UK failing to tackle fraud epidemic, warns National Audit Office
The UK government lacks a coherent strategy for tackling fraud and has significant gaps in its understanding of the problem, according to a new report by the National Audit Office (NAO).
The situation has seen action taken against fraudsters drop over the past five years, even as the level of fraud across the economy has increased by 15 per cent.
The NAO said the government lacks current data on the country’s fraud problem and has a limited understanding of its perpetrators, despite it now being the largest category of crime in England and Wales.
It warned the UK also lacks an effective cross-government approach to fighting fraud, and is instead employing a series of overlapping strategies that have failed to achieve desired outcomes.
It noted the UK’s most up-to-date figures on the cost of fraud to individuals are from 2015-16 as it warned there is no data on the cost of fraud to businesses.
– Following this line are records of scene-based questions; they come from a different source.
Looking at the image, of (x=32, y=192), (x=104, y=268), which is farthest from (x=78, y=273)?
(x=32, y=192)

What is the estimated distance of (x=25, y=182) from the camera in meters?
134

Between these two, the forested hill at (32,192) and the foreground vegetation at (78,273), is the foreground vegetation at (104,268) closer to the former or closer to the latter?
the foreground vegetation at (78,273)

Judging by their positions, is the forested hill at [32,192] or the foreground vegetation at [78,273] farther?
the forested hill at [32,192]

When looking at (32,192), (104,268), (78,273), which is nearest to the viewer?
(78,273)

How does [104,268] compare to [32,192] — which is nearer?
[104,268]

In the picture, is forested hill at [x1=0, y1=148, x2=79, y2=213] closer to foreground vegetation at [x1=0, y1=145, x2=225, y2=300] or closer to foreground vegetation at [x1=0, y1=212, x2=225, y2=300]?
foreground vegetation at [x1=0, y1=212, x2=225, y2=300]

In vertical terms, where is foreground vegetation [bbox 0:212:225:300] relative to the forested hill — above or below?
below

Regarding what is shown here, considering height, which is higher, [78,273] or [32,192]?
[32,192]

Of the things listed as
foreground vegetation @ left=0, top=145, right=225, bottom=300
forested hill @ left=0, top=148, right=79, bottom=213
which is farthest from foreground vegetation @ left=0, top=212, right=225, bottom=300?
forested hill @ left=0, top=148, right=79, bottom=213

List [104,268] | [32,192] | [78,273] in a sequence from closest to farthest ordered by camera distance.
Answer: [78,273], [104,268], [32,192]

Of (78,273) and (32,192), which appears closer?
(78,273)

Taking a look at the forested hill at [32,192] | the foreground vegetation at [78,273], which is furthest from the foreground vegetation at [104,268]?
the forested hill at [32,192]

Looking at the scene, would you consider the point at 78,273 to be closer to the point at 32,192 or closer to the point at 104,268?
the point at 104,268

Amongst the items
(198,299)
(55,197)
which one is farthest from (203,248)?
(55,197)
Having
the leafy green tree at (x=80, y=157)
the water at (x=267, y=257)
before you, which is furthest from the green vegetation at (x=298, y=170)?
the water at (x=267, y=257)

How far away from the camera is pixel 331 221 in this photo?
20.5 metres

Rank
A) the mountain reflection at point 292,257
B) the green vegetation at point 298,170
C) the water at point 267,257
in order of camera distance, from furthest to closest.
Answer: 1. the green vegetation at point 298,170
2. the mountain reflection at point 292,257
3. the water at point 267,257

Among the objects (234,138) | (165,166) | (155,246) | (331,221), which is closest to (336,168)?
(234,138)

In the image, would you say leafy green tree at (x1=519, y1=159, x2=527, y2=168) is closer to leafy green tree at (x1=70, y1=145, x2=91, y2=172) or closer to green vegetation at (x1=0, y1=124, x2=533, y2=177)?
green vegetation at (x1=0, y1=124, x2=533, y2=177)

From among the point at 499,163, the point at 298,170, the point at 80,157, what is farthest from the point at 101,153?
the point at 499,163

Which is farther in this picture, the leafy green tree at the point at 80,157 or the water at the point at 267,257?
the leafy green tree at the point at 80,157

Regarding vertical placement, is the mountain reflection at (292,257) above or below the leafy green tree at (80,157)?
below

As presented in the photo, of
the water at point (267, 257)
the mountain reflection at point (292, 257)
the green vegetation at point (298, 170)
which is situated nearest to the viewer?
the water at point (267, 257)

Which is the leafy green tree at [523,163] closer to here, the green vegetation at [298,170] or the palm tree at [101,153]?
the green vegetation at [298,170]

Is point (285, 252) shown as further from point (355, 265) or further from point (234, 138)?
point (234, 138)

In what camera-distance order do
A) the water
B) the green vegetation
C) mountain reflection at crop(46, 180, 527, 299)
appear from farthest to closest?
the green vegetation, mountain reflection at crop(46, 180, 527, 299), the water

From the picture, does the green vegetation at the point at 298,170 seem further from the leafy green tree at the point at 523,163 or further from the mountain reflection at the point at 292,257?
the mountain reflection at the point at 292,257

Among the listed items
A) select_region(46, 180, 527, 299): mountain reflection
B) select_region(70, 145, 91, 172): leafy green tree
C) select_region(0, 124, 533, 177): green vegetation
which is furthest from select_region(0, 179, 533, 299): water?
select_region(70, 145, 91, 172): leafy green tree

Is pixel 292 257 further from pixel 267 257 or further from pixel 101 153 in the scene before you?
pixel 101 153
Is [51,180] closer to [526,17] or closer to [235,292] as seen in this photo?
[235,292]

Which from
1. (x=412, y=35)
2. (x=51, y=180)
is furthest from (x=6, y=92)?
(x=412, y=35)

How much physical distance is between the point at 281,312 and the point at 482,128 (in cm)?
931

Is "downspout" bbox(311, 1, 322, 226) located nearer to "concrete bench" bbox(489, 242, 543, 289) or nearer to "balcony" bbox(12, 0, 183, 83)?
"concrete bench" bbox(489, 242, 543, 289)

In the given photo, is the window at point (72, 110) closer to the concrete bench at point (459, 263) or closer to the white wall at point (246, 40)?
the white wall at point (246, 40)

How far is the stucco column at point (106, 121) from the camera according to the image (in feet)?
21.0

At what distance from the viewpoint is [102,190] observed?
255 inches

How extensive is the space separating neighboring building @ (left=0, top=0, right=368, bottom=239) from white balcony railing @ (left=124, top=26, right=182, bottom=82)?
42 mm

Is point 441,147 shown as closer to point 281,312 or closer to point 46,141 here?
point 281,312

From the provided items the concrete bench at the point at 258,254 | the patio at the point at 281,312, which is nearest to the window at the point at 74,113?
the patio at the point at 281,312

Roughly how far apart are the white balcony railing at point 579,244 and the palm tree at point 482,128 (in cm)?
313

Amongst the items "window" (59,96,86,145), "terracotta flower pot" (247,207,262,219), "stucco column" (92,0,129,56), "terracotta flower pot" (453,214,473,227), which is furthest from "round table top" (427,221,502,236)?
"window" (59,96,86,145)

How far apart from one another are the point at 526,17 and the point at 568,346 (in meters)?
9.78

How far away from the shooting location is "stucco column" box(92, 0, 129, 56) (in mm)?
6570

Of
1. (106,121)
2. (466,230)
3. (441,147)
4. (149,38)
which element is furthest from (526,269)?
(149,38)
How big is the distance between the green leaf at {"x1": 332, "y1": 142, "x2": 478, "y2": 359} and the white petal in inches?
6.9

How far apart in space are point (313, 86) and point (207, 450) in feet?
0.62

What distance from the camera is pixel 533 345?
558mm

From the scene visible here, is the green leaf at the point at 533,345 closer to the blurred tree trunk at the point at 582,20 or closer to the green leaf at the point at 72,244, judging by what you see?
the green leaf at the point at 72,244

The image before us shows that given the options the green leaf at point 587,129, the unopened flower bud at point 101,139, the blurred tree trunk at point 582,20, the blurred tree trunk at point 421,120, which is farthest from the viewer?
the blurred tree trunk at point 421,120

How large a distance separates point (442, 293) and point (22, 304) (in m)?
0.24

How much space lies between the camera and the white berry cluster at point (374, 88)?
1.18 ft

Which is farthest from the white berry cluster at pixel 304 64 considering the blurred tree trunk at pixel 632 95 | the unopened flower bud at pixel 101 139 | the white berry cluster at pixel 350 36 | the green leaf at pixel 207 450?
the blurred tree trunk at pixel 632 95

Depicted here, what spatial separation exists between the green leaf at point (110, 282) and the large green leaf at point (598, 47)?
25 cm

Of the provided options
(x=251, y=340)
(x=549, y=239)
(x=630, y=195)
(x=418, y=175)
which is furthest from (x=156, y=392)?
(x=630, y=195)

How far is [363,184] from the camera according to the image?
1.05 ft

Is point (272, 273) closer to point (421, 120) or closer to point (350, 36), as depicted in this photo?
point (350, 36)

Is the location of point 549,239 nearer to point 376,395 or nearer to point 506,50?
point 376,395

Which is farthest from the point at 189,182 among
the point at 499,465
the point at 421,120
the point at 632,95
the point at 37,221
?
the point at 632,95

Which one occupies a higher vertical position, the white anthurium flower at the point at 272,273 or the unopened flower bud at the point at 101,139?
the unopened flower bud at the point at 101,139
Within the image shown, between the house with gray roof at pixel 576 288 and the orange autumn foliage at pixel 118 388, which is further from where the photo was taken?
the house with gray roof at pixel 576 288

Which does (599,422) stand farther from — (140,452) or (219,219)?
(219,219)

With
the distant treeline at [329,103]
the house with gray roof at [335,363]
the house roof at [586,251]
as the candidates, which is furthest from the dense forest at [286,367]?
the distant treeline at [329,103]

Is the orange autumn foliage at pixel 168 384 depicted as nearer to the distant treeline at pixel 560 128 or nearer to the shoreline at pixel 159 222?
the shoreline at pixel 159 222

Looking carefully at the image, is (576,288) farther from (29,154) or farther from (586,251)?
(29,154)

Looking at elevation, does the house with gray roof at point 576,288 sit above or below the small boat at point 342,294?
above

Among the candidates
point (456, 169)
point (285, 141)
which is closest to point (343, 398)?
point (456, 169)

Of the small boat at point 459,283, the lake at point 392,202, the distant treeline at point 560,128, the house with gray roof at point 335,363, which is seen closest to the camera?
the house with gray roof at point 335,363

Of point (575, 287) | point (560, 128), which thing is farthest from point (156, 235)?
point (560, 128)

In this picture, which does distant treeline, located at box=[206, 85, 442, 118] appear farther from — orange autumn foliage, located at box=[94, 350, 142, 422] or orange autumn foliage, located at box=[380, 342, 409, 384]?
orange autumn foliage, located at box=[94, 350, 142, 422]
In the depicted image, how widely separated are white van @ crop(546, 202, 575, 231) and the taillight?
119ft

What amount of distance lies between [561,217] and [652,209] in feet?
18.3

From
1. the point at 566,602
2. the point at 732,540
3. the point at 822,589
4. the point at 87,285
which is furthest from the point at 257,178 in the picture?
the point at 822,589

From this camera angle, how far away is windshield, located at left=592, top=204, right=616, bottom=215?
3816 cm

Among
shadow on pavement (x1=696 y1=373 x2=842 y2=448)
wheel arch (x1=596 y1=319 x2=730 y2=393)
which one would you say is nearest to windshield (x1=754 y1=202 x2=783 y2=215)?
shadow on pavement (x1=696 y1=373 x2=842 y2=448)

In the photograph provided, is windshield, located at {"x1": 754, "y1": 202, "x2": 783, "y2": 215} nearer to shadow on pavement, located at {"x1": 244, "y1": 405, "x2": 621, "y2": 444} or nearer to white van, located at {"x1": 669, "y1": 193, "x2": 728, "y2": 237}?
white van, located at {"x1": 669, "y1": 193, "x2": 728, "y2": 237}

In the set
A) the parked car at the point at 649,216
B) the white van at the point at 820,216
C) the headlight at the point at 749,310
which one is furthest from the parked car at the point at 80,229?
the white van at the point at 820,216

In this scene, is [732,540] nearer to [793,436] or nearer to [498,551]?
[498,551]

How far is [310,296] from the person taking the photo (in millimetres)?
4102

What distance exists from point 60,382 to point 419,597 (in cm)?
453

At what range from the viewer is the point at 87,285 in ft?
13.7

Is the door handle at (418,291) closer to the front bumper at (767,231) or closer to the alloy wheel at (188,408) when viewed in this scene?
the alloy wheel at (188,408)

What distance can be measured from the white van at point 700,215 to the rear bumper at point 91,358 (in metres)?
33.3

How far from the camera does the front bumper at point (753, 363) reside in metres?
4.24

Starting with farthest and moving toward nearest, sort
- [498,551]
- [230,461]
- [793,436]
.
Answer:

The report comes after the NAO in 2017 called for “urgent” action to tackle fraud in warning the problem had been overlooked by the government, law enforcement and industry.
Gareth Davies, the head of the NAO, said: “Five years on from our last report on this subject, the Home Office has taken limited action to improve its response to fraud. Its approach has lacked clarity of purpose, it does not have the data it needs to understand the full scale of the problem, and it is not able to accurately measure the impact of its policies on this growing area of crime.”